Objectif : en finir avec l’État social. À bas la protection des droits sociaux, de l’environnement, de l’économie nationale et du bien commun ! Place à un protectionnisme à l’envers : ils faut protéger, appuyer et pistonner les intérêts privés !
Rappelons les quatre impératifs catégoriques du néolibre-échange : dérèglementation, privatisation, suppression des barrières tarifaires et non tarifaires, flexibilité des travailleuses et travailleurs appelés à plier toujours plus.
Globalitaire, le néolibre-échange englobe non seulement les marchandises, mais aussi et surtout les services, les investissements, les achats publics, l’agriculture et la surprotection des brevets des multinationales.
Ajoutons-y la trouvaille juridique du siècle : l’instauration d’un tribunal privé, supra-étatique, pour régler les litiges entre les investisseurs étrangers et les États. Il s’agit d’une sorte de cour suprême, au-dessus des tribunaux nationaux, devant laquelle les compagnies peuvent traîner les gouvernements pour « abus de règlementation » en matière de droits sociaux, d’environnement et de santé publique. Des « abus » qui leur feraient perdre des profits.

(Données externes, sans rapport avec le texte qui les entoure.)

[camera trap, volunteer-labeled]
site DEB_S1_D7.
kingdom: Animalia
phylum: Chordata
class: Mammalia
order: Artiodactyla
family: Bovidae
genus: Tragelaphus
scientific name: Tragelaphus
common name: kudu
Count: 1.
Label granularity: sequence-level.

Enfin, un point commun à tous ces mégatraités : la cachoterie. Signe qu’ils ont quelque chose de gros à cacher.
1- L’Accord de partenariat transpacifique piloté par les États-Unis
Des quatre mégaprojets en question, l’Accord de partenariat transpacifique (APTP) apparaît aujourd’hui comme le plus avancé. Déjà paraphé et signé (1), il devrait passer sans problème l’étape de la ratification.

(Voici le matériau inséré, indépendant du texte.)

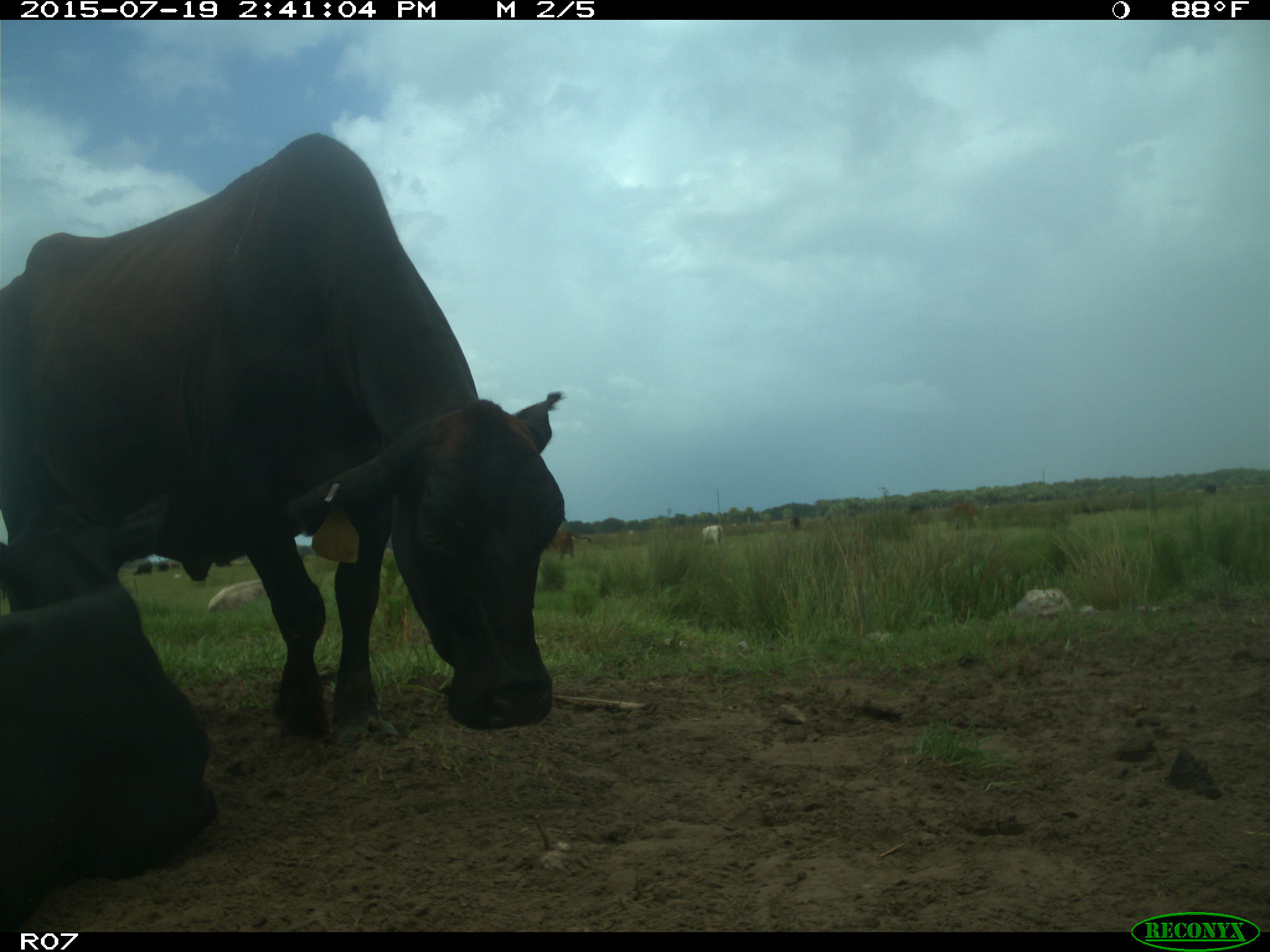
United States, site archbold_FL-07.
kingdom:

Les États-Unis, qui ont lancé et piloté ce projet du début à la fin des négociations, se sont facilité la tâche en sélectionnant, comme premiers signataires, un groupe de onze États dociles, gagnés d’avance à l’idéologie néolibre-échangiste : l’Australie, le Brunei, le Canada, le Chili, le Japon, la Malaisie, le Mexique, la Nouvelle-Zélande, le Pérou, Singapour et le Vietnam. Ce n’est qu’un début, car on espère qu’une fois l’Accord conclu, d’autres États viendront s’y joindre.
Dès son accession au pouvoir, en 2009, le président Obama a fait de cet Accord le pivot de l’influence des États-Unis en Asie et dans tout le Bassin du Pacifique. Ainsi donc, en plus de ses visées néolibérales, l’APTP poursuit un double objectif : 1) assurer l’hégémonie de l’économie états-unienne dans cette vaste zone qui représente 56% du PIB mondial, 50% du commerce international et bientôt les deux tiers de la population mondiale ; 2) contrer la montée en puissance de la Chine qui, de son côté, travaille à la création de projets rivaux, comme le Regional Comprehensive Economic Partnership – le Partenariat économique régional global – qui regroupe 15 pays, dont des poids lourds comme l’Inde et la Corée du Sud.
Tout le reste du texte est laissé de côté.